Culex australicus is a species of mosquito within the genus Culex, and within the C. pipiens group. It is endemic to Australia, of which the city Melbourne, Victoria is its type locality.

Its common name is the Australian house mosquito.

Adult females feed on birds and small mammals and amphibians, but rarely bite human. They breed in open freshwater or slightly brackish sites with emergent vegetation, and are common in urban areas.

== Description ==
C. australicus is a medium-sized mosquito, brown and with an unbanded proboscis. The head is clothed with narrow, yellow scales on the vertex, darker behind the eye border.
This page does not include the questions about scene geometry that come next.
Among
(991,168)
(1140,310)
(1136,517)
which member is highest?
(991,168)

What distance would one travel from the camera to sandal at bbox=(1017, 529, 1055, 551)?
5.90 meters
Torus and clypeus are bare; palp and dorsal portion of the proboscis dark. The scutal integument is a dark brown, clothed in fine bronze scales, pale above the wing root. Scales of the scutellum are long, narrow and creamy in colour. Pleura brown, anterior and posterior pronotums both white and brown scaled. A large portion of the rest of the thorax is covered by broad, flat white scales. Abdominal tergites black, white basal banding constricted laterally. Sternites pale and with elongate black median and apicolateral patches. White knee spot on the hind femur; tibiae and tarsi all dark.

== As a disease vector ==
While C. australicus is not known to transmit disease to humans, a single strain of MVEv was isolated from this species during the 1974 epidemic in Murray Valley. Kunijn and Sindbis viruses have also been isolated from it.